Digital transformation hinges on information governance policies
Data governance is an important part of any digital transformation plan. The trick is to lead with the governance tools that ensure the digitization strategy is a success.
Digital transformation has been a hot topic for years now. For most of that, the traditional information governance expert had been left sitting on the sidelines after trying, and most often failing, to become involved. This is in part because information governance is viewed as a source of additional rules and requirements that slow down any transformation efforts.
The reality is that involving information governance experts early on can accelerate digital transformation efforts. The trick to becoming involved is to not lead with the end-goals of information governance policies but to offer up the governance tools that can make any digital transformation plan successful.
Remember the goal
While many organizations debate the definition of information governance, the core principle is gaining control over an organization's information assets. The problem is that the word "control" scares a lot people. They equate control with loss of freedom. Unfortunately, this is directly due to the all-or-nothing approach that many information governance professionals have taken over the years.
When information governance policies are executed correctly, control means simply knowing where information lives, who has access to it, and how it is used. Information governance is not about locking content into virtual file cabinets. It is about making sure that the right people can access information at the right time and have confidence that the information is trustworthy.
This is also one of the key goals of digital transformation efforts. We live in a digital world that is driven by information. This information is created in one place and moves through different processes, leaving remnants behind. Digital transformation plans create streamlined ways of getting things done where the information needed is always available.
To do that, you need to know where that information lives and how to access it. More importantly, you must have full confidence that the information is correct and not outdated or incomplete. This is a prerequisite for a successful transformation project and it is at the core of how information governance policies achieve success.
Map the information flow
Most information professionals have been mapping information for years. Even with paper records, the progress of a case file through the organization from creation to its final resting place in records was well documented.
Need the latest address for a customer? That was collected on Form 11A. Today it resides in the CRM. Information became digital, but the mapping skills remained the same. The destinations and linkages have simply evolved.
In the paper world, processes were linear. When electronic workflow was introduced, we improved the routing and processing capacity, but we didn't always deviate from a linear path. Eventually, people realized that digital information can go to multiple places, creating parallel work streams on the same information. Still, information stayed within its own system unless it was copied, emailed or printed.
With today's technology, information in one system can readily be accessed in every other system simultaneously. Instead of mapping the flow of information through a process, information professionals can identify the sources of data, which processes access the information and what actions create changes to the information.
Speeding up digital transformation
Every digital transformation team needs people who know the data. The team needs to know where it is, what can be done to it and how to get to it. These are the questions that a good information governance expert can provide. They have either already determined the answer or know exactly who to ask.

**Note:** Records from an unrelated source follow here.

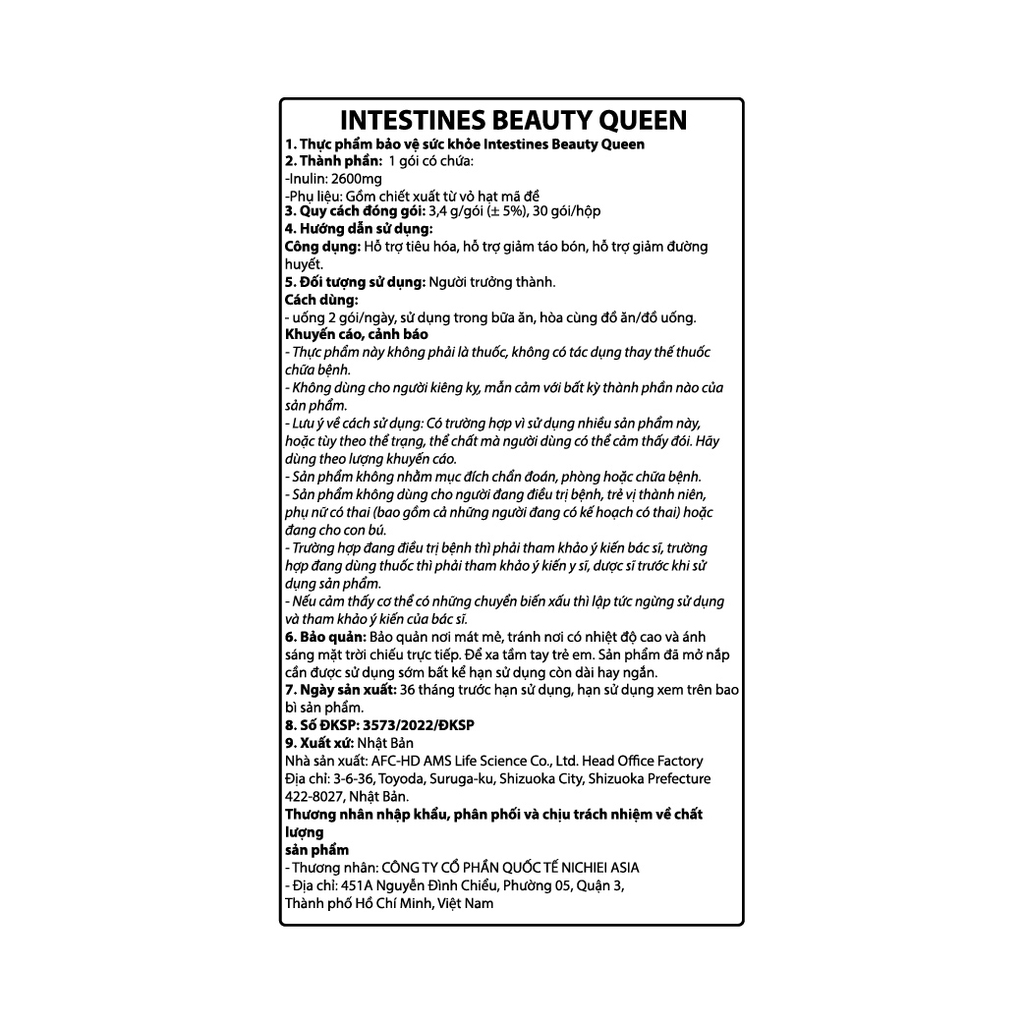 INTESTINES BEAUTY QUEEN

1. Thực phẩm bảo vệ sức khỏe Intestines Beauty Queen
2. Thành phần: 1 gói có chứa:
-Inulin: 2600mg
-Phụ liệu: Gồm chiết xuất từ vỏ hạt mã đề
3. Quy cách đóng gói: 3,4 g/gói (± 5%), 30 gói/hộp
4. Hướng dẫn sử dụng:
Công dụng: Hỗ trợ tiêu hóa, hỗ trợ giảm táo bón, hỗ trợ giảm đường huyết.
5. Đối tượng sử dụng: Người trưởng thành.
Cách dùng:
- uống 2 gói/ngày, sử dụng trong bữa ăn, hòa cùng đồ ăn/đồ uống.
Khuyến cáo, cảnh báo
- Thực phẩm này không phải là thuốc, không có tác dụng thay thế thuốc chữa bệnh.
- Không dùng cho người kiêng kỵ, mẫn cảm với bất kỳ thành phần nào của sản phẩm.
- Lưu ý về cách sử dụng: Có trường hợp vì sử dụng nhiều sản phẩm này, hoặc tùy theo thể trạng, thể chất mà người dùng có thể cảm thấy đói. Hãy dùng theo lượng khuyến cáo.
- Sản phẩm không nhằm mục đích chẩn đoán, phòng hoặc chữa bệnh.
- Sản phẩm không dùng cho người đang điều trị bệnh, trẻ vị thành niên, phụ nữ có thai (bao gồm cả những người đang có kế hoạch có thai) hoặc đang cho con bú.
- Trường hợp đang điều trị bệnh thì phải tham khảo ý kiến bác sĩ, trường hợp đang dùng thuốc thì phải tham khảo ý kiến y sĩ, dược sĩ trước khi sử dụng sản phẩm.
- Nếu cảm thấy cơ thể có những chuyển biến xấu thì lập tức ngừng sử dụng và tham khảo ý kiến của bác sĩ.
6. Bảo quản: Bảo quản nơi mát mẻ, tránh nơi có nhiệt độ cao và ánh sáng mặt trời chiếu trực tiếp. Để xa tầm tay trẻ em. Sản phẩm đã mở nắp cần được sử dụng sớm bất kể hạn sử dụng còn dài hay ngắn.
7. Ngày sản xuất: 36 tháng trước hạn sử dụng, hạn sử dụng xem trên bao bì sản phẩm.
8. Số ĐKSP: 3573/2022/ĐKSP
9. Xuất xứ: Nhật Bản
Nhà sản xuất: AFC-HD AMS Life Science Co., Ltd. Head Office Factory
Địa chỉ: 3-6-36, Toyoda, Suruga-ku, Shizuoka City, Shizuoka Prefecture 422-8027, Nhật Bản.
Thương nhân nhập khẩu, phân phối và chịu trách nhiệm về chất lượng
sản phẩm
- Thương nhân: CÔNG TY CỔ PHẦN QUỐC TẾ NICHIEI ASIA
- Địa chỉ: 451A Nguyễn Đình Chiểu, Phường 05, Quận 3, Thành phố Hồ Chí Minh, Việt Nam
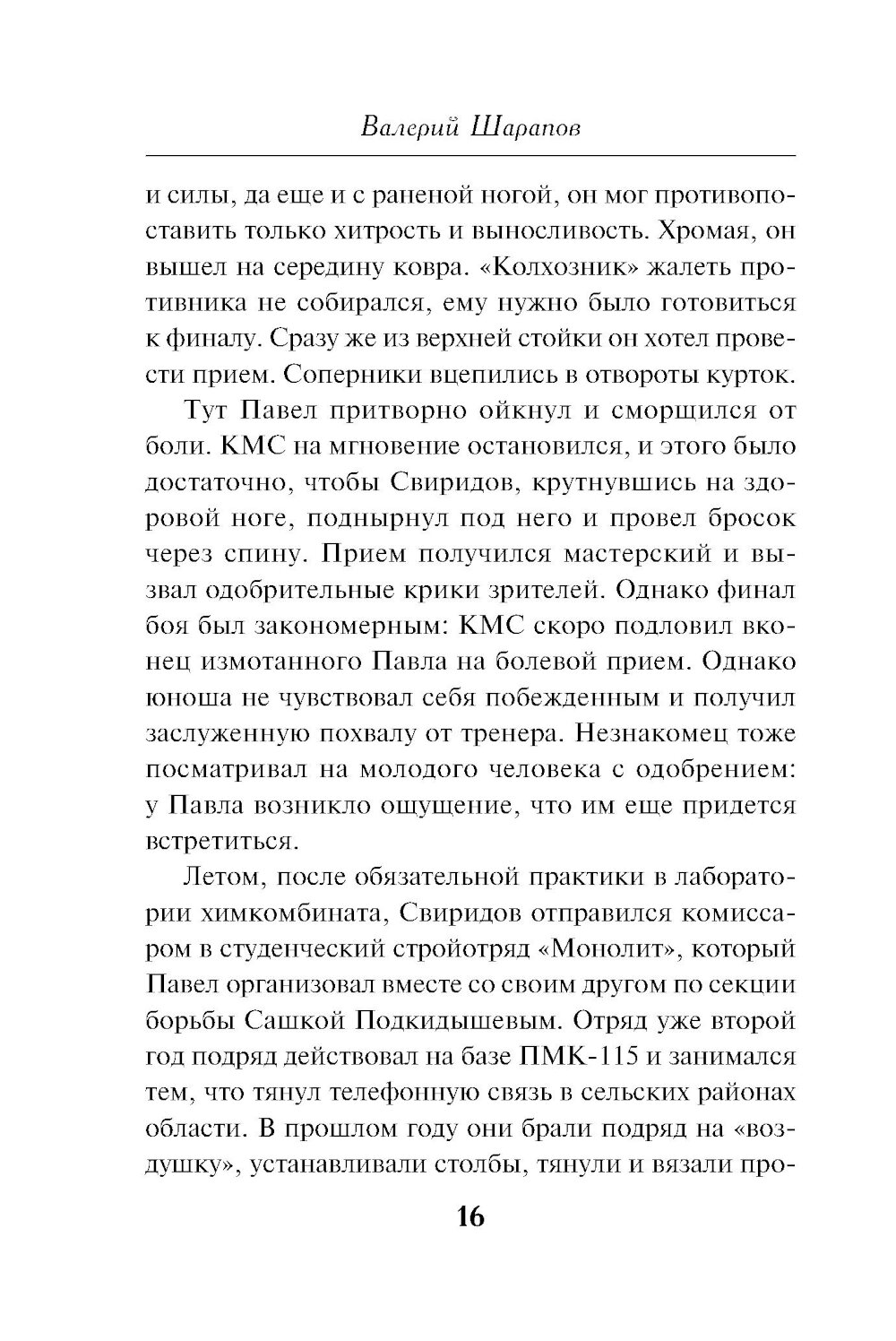 Валерий Шарапов

и силы, да еще и с раненой ногой, он мог противопоставить только хитрость и выносливость. Хромая, он вышел на середину ковра. «Колхозник» жалеть противника не собирался, ему нужно было готовиться к финалу. Сразу же из верхней стойки он хотел провести прием. Соперники вцепились в отвороты курток.

Тут Павел притворно ойкнул и сморщился от боли. КМС на мгновение остановился, и этого было достаточно, чтобы Свиридов, крутнувшись на здоровой ноге, поднырнул под него и провел бросок через спину. Прием получился мастерский и вызвал одобрительные крики зрителей. Однако финал боя был закономерным: КМС скоро подловил вконец измотанного Павла на болевой прием. Однако юноша не чувствовал себя побежденным и получил заслуженную похвалу от тренера. Незнакомец тоже посматривал на молодого человека с одобрением: у Павла возникло ощущение, что им еще придется встретиться.

Летом, после обязательной практики в лаборатории химкомбината, Свиридов отправился комиссаром в студенческий стройотряд «Монолит», который Павел организовал вместе со своим другом по секции борьбы Сашкой Подкидышевым. Отряд уже второй год подряд действовал на базе ПМК-115 и занимался тем, что тянул телефонную связь в сельских районах области. В прошлом году они брали подряд на «воздушку», устанавливали столбы, тянули и вязали про-

16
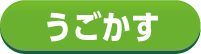 うごかす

More importantly, information is going to move from the point of creation to the systems of records, and accessed for delivery along the way. Knowing how all of that happens is critical for information governance professionals to do their jobs.
What the traditional information governance professional needs to keep in mind is that the hard-core records management requirements need to wait. Information needs to be captured and classified so that it can be used effectively. Restricting updates of data to reliable sources versus allowing all systems to change it are basic rules that can be implemented. With that in place, formal records management can readily be added later.
Once people are working in their digital environment and you actually have complete and accurate records, it's time to plan for long-term management. You cannot manage what you don't have, and you don't want to enshrine bad information. A digital transformation allows companies to collect, process and validate information across the organization, and adding to the long-term business policies is much more straightforward. This is also more important for companies that must comply with the E.U.'s General Data Protection Regulation (GDPR) in effect May 25, 2018.
Plan around live records
The biggest change is going from focusing on the long-term management of information to making sure that information is available on demand. There needs to be protections from improper updates, but there should be a focus on enabling access to information. Adding any is the fastest way to being shut out of the entire transformation effort.
Digital transformation provides opportunities to implement information governance policies to use and govern information better, while ensuring GDPR compliance. Achieving transformation and governance goals in the same effort is an opportunity that should not be missed.